Load Parquet files from a URL-accessible location. DataFusion reads them via HTTP range requests.

import { WrenEngine } from '@wrenai/wren-core-wasm';

const engine = await WrenEngine.init();

const mdl = {
  catalog: 'wren',
  schema: 'public',
  models: [
    {
      name: 'Orders',
      tableReference: { table: 'orders' },
      columns: [
        { name: 'id', type: 'INTEGER' },
        { name: 'customer', type: 'VARCHAR' },
        { name: 'amount', type: 'DOUBLE' },
      ],
      primaryKey: 'id',
    },
  ],
  relationships: [],
  views: [],
};

await engine.loadMDL(mdl, { source: 'https://your-cdn.com/data/' });

const rows = await engine.query('SELECT customer, sum(amount) AS total FROM "Orders" GROUP BY customer');
console.table(rows);
// [{ customer: 'Alice', total: 350 }, { customer: 'Bob', total: 120 }]

Inline Mode (embedded data)

Register data directly from JavaScript — no server needed.

const engine = await WrenEngine.init();

// Register JSON data as a table
await engine.registerJson('orders', [
  { id: 1, customer: 'Alice', amount: 100 },
  { id: 2, customer: 'Alice', amount: 250 },
  { id: 3, customer: 'Bob',   amount: 120 },
]);

// Or register Parquet from an ArrayBuffer
const response = await fetch('orders.parquet');
await engine.registerParquet('orders', await response.arrayBuffer());

// Or register CSV — string or bytes, with optional schema / delimiter / quote
await engine.registerCsv('orders', 'id,customer,amount\n1,Alice,100\n2,Bob,200');

// Load MDL with empty source (uses pre-registered tables)
await engine.loadMDL(mdl, { source: '' });

const rows = await engine.query('SELECT * FROM "Orders" LIMIT 10');

Examples

The examples/ directory ships runnable browser demos.
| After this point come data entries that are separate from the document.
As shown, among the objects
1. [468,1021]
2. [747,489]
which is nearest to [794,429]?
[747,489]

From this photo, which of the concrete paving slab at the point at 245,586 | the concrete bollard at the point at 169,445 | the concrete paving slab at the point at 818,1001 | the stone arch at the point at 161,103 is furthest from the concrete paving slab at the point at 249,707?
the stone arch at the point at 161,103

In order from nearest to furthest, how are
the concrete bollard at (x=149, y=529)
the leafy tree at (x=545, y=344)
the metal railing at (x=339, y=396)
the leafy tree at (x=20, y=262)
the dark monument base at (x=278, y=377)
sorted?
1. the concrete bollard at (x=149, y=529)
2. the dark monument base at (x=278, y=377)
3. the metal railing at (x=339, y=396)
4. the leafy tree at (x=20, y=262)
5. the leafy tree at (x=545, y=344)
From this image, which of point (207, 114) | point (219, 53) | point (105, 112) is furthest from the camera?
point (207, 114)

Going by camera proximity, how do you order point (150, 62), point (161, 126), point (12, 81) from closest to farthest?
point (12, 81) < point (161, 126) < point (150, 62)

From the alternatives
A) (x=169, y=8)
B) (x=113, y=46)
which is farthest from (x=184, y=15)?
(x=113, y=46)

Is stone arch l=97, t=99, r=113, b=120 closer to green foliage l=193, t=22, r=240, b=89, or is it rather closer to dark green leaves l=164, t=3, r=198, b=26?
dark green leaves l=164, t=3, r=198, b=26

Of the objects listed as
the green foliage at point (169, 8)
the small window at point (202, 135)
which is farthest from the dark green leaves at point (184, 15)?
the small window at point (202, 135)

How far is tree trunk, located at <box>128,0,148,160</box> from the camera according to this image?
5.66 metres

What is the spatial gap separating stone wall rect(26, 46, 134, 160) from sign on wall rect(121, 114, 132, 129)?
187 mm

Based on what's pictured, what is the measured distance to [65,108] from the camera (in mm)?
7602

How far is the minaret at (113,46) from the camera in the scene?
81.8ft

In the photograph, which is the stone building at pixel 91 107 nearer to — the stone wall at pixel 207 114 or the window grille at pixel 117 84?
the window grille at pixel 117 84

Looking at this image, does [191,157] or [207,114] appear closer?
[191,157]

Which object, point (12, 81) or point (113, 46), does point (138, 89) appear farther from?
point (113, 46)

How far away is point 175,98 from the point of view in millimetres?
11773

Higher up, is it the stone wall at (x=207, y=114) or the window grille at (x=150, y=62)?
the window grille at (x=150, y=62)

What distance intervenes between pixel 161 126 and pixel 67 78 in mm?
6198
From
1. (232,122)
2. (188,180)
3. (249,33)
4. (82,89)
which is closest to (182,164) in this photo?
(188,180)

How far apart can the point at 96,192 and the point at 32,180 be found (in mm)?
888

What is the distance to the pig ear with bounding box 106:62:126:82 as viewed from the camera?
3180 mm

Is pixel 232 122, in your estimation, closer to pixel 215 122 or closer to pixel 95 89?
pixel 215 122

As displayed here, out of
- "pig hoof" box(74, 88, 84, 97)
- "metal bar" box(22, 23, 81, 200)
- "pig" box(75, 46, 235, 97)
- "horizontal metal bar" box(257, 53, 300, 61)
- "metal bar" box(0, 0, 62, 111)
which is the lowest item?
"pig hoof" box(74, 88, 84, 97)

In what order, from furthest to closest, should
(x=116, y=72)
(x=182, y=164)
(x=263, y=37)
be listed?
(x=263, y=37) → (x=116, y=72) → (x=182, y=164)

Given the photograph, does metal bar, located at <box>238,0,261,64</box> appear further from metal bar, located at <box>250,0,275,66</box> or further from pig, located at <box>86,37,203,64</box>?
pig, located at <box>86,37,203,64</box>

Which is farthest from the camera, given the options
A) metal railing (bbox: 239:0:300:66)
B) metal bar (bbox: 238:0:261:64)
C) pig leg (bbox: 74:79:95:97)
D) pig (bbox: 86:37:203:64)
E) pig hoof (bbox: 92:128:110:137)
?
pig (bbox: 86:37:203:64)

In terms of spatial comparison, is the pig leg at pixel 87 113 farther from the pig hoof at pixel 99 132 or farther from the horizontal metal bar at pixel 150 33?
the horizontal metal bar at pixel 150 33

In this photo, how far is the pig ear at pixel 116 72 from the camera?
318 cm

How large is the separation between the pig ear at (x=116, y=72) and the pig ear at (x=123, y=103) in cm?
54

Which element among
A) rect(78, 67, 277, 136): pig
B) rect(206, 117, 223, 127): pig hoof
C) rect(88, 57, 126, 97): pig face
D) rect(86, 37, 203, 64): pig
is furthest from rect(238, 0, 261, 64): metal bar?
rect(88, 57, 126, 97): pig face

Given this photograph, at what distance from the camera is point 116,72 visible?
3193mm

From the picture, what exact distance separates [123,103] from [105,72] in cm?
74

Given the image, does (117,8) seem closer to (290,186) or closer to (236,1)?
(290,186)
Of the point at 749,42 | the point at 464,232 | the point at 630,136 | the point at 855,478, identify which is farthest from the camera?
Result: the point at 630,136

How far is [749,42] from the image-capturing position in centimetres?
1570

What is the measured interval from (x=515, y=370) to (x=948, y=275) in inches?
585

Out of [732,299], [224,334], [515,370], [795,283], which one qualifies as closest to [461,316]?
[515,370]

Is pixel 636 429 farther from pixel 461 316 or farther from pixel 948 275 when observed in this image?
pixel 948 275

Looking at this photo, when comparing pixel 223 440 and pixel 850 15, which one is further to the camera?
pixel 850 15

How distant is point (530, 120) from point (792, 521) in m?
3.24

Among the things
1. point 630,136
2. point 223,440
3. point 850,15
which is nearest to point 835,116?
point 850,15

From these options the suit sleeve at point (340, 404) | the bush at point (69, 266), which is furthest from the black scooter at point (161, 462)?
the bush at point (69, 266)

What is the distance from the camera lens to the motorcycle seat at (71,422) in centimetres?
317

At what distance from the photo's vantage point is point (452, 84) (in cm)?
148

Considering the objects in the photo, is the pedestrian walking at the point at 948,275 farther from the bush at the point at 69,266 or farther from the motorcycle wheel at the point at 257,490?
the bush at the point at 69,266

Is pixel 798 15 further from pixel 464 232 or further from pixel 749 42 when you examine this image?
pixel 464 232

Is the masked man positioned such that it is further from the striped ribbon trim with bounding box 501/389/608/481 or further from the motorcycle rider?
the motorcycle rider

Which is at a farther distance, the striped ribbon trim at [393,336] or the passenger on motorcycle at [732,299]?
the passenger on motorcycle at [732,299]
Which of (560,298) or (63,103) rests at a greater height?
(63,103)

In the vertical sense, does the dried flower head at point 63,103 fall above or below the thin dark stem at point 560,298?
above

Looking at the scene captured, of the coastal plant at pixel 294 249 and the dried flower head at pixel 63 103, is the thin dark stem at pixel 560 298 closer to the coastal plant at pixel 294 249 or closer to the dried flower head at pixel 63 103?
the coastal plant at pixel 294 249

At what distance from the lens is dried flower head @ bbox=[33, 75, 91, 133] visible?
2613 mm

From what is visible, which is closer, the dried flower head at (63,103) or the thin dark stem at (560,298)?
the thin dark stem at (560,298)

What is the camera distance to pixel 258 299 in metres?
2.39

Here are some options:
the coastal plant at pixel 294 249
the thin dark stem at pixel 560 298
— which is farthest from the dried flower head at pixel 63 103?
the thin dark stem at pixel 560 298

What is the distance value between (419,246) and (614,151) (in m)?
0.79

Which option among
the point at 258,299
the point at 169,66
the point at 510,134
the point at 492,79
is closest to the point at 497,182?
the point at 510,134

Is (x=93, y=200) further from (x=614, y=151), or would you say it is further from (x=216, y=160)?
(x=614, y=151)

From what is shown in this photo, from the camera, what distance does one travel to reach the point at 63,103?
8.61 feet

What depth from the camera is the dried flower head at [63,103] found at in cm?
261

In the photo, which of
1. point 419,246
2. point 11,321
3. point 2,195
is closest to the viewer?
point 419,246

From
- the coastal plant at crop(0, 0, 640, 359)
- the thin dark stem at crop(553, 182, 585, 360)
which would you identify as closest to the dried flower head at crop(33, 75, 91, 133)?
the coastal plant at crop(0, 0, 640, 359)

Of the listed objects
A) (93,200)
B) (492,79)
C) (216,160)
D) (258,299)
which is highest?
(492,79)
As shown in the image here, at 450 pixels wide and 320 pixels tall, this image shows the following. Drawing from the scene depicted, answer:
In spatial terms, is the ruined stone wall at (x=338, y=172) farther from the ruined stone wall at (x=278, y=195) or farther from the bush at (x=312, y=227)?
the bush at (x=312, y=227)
They import the local WASM build from pkg/, so they always reflect the current source — useful while iterating on the Rust or TypeScript side.

# Build the WASM binary (debug build is fine for examples)
just build-wasm-dev

# Start the static dev server with CORS + Range support
just serve

The server prints every demo URL on startup. Open any of them in a browser:

Demo URL What it shows
Inline data http://localhost:8787/examples/inline.html registerJson + raw SQL query()
URL mode http://localhost:8787/examples/url-mode.html Remote Parquet via HTTP range requests
CDN smoke test http://localhost:8787/examples/test-cdn.html Loading the published package from unpkg
Cube quickstart http://localhost:8787/examples/cube-quickstart.html Minimal cubeQuery() — three preset queries (group-by, filter, time bucket)
Cube explorer http://localhost:8787/examples/cube-explorer.html Form-driven builder for CubeQuery — pick measures/dimensions, add filters, choose granularity + date range
CSV quickstart http://localhost:8787/examples/csv-quickstart.html registerCsv() against real files in data/ — inferred schema, custom delimiter (TSV), and headerless CSV with explicit schema

Cube quickstart vs explorer

  • Quickstart loads a single order_metrics cube and fires hardcoded cubeQuery() calls when you click a button. Read the source to see the smallest end-to-end cube example.
  • Explorer is interactive: a checkbox/select form generates the CubeQuery JSON live (shown next to the result), and you can add as many filters as you like with all 12 FilterOperator values. The demo data is spread across regions / customers / months so groupings produce non-trivial numbers.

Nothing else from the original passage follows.